Ferrari v. Niasher Realty, Inc.

175 A.D.2d 591 | N.Y. App. Div. | 1991

Lead Opinion

— Judgment modified on the law and as modified affirmed with costs to plaintiff, in accordance with the following Memorandum: Supreme Court erred in *592denying plaintiffs motion for partial summary judgment on liability under section 240 (1) of the Labor Law. Plaintiff fell 25 feet to the ground while removing storm windows for storage at defendant’s building. Plaintiffs employer was standing on a canopy holding the bottom of a ladder plaintiff was using. Plaintiff fell as he was removing a storm sash, which was secured with butterfly screws, from the top part of a window.

Section 240 (1) provides, in pertinent part: "All contractors and owners and their agents * * * in the * * * altering * * * of a building or structure shall furnish or erect, or cause to be furnished or erected for the performance of such labor * * * ladders * * * and other devices which shall be so constructed, placed and operated as to give proper protection to a person so employed.” By enacting section 240 (1), the Legislature intended to protect workers at elevated heights (see, Lockwood v National Valve Mfg. Co., 143 AD2d 509). The statute should be " 'construed as liberally as may be for the accomplishment of the purpose for which it was thus framed’ ” (Zimmer v Chemung County Performing Arts, 65 NY2d 513, 521, rearg denied 65 NY2d 1054, quoting Quigley v Thatcher, 207 NY 66, 68). Thus viewed, plaintiffs removal of the storm windows may be considered an "altering” for purposes of section 240 (1) (see, Izrailev v Ficarra Furniture, 70 NY2d 813, 815; Bland v Manocherian, 66 NY2d 452, 460; see also, Terry v Young Men’s Hebrew Assn., 168 AD2d 399).
* * * * * * * * *
*Exercise requirements*:
**A)** In the court opinion, give again the part that opens with the words "Lead Opinion" and closes with "of a window.", substituting "scaffold" for "ladder".
**B)** Resume the court opinion after its last sentence.

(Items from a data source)
* * * * * * * * *
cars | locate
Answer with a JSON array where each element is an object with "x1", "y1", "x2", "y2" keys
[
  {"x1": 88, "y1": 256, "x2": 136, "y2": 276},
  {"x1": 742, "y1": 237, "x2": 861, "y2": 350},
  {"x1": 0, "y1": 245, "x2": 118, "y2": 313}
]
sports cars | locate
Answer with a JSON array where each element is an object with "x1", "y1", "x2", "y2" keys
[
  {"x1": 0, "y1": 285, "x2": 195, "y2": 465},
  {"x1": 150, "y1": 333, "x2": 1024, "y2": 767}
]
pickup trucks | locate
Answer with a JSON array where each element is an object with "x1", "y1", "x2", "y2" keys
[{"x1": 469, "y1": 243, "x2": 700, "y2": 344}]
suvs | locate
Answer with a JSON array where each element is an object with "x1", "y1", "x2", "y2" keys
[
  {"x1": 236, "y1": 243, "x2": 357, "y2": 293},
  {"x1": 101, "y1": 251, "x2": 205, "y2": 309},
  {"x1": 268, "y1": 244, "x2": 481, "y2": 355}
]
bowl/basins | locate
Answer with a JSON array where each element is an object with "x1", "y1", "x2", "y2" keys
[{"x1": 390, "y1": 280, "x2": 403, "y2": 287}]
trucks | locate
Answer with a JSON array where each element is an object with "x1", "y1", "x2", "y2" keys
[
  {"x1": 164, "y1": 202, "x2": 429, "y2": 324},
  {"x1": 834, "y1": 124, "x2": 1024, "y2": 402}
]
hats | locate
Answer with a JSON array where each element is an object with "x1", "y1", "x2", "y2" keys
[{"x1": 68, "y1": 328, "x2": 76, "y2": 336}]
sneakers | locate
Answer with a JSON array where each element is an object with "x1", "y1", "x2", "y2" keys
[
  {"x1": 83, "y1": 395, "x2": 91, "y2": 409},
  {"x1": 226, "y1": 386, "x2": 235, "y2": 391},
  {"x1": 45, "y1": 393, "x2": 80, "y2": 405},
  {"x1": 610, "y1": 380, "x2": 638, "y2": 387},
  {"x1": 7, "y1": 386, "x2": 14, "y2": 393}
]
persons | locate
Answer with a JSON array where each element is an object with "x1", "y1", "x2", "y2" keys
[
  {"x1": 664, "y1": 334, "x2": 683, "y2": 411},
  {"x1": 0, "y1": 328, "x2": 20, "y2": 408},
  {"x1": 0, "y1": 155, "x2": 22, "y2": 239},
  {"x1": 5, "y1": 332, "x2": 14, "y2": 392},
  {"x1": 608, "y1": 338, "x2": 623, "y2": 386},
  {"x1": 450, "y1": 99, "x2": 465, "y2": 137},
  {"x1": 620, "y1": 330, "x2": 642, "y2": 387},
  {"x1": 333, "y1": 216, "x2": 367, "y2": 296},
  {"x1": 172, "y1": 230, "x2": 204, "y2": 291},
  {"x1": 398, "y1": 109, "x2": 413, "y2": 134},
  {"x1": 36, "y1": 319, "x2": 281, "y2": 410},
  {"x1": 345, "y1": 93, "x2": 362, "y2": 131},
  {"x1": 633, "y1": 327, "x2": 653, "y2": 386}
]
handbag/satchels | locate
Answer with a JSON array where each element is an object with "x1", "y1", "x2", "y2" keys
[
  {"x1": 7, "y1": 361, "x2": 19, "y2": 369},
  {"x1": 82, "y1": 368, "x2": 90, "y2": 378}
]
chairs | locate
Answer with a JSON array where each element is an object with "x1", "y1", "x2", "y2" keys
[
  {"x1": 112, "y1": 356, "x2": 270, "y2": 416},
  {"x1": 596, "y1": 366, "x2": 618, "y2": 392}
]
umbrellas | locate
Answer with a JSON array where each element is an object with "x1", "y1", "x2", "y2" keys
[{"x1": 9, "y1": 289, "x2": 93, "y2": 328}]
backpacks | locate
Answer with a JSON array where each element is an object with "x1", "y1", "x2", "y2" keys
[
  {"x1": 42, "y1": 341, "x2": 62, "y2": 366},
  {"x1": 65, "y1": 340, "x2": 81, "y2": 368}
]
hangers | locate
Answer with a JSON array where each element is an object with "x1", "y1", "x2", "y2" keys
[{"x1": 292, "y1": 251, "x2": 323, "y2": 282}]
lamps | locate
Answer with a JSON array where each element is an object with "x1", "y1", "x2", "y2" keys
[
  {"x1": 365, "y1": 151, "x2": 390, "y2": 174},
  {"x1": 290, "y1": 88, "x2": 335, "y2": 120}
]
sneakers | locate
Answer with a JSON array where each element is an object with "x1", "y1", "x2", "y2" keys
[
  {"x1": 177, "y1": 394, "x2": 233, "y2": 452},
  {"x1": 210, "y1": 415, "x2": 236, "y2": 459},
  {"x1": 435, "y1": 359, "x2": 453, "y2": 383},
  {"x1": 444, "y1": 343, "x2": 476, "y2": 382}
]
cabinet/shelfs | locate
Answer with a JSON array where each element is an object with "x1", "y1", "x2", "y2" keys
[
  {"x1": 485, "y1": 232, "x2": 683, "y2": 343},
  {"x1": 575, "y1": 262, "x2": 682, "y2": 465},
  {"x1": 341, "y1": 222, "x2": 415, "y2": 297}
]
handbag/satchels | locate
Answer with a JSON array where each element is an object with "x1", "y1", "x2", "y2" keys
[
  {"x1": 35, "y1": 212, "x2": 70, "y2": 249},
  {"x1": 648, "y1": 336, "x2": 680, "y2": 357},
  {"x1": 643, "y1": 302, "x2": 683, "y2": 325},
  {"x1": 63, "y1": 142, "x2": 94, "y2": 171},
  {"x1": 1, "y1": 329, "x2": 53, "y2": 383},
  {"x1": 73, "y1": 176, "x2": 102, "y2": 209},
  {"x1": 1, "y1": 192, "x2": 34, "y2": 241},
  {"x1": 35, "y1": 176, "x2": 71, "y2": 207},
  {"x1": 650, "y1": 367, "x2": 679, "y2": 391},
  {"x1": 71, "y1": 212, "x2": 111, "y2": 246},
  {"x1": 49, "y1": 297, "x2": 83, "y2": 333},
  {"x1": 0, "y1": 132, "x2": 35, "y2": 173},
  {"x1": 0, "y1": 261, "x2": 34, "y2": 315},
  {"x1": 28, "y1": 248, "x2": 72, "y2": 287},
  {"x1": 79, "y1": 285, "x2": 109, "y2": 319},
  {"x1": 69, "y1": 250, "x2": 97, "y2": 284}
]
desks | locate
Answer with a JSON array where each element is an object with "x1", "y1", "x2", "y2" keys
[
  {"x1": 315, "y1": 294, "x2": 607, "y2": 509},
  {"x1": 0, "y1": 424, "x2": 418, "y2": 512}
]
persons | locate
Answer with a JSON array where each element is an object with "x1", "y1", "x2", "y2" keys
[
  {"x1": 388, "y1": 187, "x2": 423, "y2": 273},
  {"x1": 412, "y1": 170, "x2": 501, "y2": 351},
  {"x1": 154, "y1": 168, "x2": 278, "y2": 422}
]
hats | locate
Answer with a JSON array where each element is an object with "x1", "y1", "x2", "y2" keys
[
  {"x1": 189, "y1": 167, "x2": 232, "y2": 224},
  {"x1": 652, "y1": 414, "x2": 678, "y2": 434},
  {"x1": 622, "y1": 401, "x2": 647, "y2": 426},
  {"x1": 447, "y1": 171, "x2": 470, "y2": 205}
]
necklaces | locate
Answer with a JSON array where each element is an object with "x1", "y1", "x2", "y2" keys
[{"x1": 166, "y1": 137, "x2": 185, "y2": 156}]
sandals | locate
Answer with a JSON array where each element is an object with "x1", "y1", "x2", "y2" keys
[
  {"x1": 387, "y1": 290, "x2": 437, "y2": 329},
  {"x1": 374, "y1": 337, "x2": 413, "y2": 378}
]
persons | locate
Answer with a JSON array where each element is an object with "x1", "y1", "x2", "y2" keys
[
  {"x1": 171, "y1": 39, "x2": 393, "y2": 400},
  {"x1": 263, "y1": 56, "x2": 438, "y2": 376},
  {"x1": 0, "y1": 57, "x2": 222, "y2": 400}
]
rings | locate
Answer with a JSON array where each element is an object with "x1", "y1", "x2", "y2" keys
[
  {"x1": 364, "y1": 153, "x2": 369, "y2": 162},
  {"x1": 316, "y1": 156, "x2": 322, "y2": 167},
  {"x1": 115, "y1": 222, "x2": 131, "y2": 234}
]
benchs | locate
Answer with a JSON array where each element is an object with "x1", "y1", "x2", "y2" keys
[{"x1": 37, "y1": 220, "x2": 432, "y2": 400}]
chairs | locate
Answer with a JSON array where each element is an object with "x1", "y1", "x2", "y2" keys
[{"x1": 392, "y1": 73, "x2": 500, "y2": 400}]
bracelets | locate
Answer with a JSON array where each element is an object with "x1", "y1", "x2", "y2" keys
* * * * * * * * *
*Task results*:
**A)**
Lead Opinion

— Judgment modified on the law and as modified affirmed with costs to plaintiff, in accordance with the following Memorandum: Supreme Court erred in *592denying plaintiffs motion for partial summary judgment on liability under section 240 (1) of the Labor Law. Plaintiff fell 25 feet to the ground while removing storm windows for storage at defendant’s building. Plaintiffs employer was standing on a canopy holding the bottom of a scaffold plaintiff was using. Plaintiff fell as he was removing a storm sash, which was secured with butterfly screws, from the top part of a window.

**B)**
Moreover, this Court recently held that the installation of cable television on a utility pole constituted an "altering” for purposes of section 240 (1) (Dedario v New York Tel. Co., 162 AD2d 1001, 1003). There, the plaintiff climbed the pole, detached the subscriber’s cable, removed a frequency trap and then reconnected the cable. There is no significant distinction between the removal of the frequency trap in Dedario and plaintiffs removal of a storm window here.

Lastly, as the First Department recently held, "[t]he fact that plaintiff also sought recovery under section 202 of the Labor Law, specifically pertaining to 'window cleaning’, does not preclude plaintiff from relying on section 240” (Terry v Young Men’s Hebrew Assn., 168 AD2d, supra, at 400).

Accordingly, plaintiff should have been granted partial summary judgment on liability under Labor Law § 240 (1) and the jury should have been charged on that cause of action. Therefore, plaintiff is entitled to $500,000 in damages, the full amount awarded by the jury, since plaintiffs contributory *593negligence is no defense (see, Klien v General Foods Corp., 148 AD2d 968, 969). Given this resolution, the other issues raised on appeal are academic.

All concur, except Lawton and Davis, JJ., who dissent in part and vote to affirm, in the following Memorandum.






Dissenting Opinion

Lawton and Davis, JJ. (dissenting in part).

We respectfully dissent in part and would affirm the judgment and deny plaintiffs motion for partial summary judgment.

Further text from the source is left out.